## Problem description
Please pull out and copy every line of the records below that contains the word "loader".

-- START Provided information --

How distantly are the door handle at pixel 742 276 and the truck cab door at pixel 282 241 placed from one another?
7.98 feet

-- END Provided information --
-- START Provided information --

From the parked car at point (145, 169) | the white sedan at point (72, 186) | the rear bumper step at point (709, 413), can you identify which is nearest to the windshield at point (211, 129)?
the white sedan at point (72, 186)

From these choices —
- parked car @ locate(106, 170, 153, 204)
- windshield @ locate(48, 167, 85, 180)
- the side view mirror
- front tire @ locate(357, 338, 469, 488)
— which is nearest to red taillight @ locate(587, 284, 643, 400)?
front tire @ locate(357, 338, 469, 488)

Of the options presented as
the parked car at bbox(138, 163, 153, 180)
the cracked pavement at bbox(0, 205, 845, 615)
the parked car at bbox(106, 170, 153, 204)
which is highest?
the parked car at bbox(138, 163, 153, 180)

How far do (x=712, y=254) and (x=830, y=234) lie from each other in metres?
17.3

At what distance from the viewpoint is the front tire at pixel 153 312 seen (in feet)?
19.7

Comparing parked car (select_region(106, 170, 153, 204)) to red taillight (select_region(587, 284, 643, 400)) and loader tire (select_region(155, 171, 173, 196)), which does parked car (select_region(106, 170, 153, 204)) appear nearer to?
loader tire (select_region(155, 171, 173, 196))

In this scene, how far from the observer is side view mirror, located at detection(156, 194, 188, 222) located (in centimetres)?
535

-- END Provided information --
-- START Provided information --

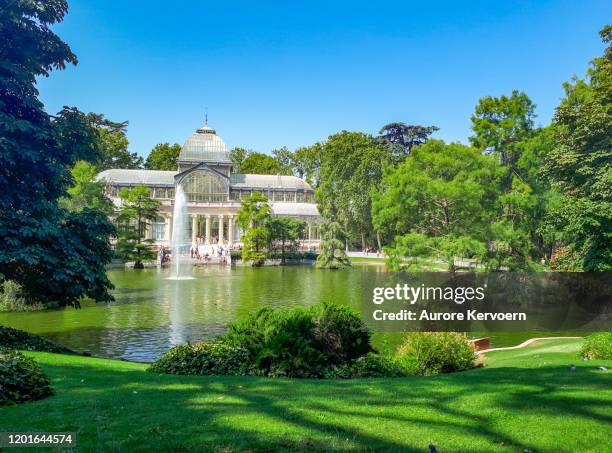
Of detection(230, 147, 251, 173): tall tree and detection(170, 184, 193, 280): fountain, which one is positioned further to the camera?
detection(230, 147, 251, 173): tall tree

-- END Provided information --

## Task result
Comparing parked car (select_region(106, 170, 153, 204)) to red taillight (select_region(587, 284, 643, 400)) and loader tire (select_region(155, 171, 173, 196)), which does parked car (select_region(106, 170, 153, 204)) appear nearer to?
loader tire (select_region(155, 171, 173, 196))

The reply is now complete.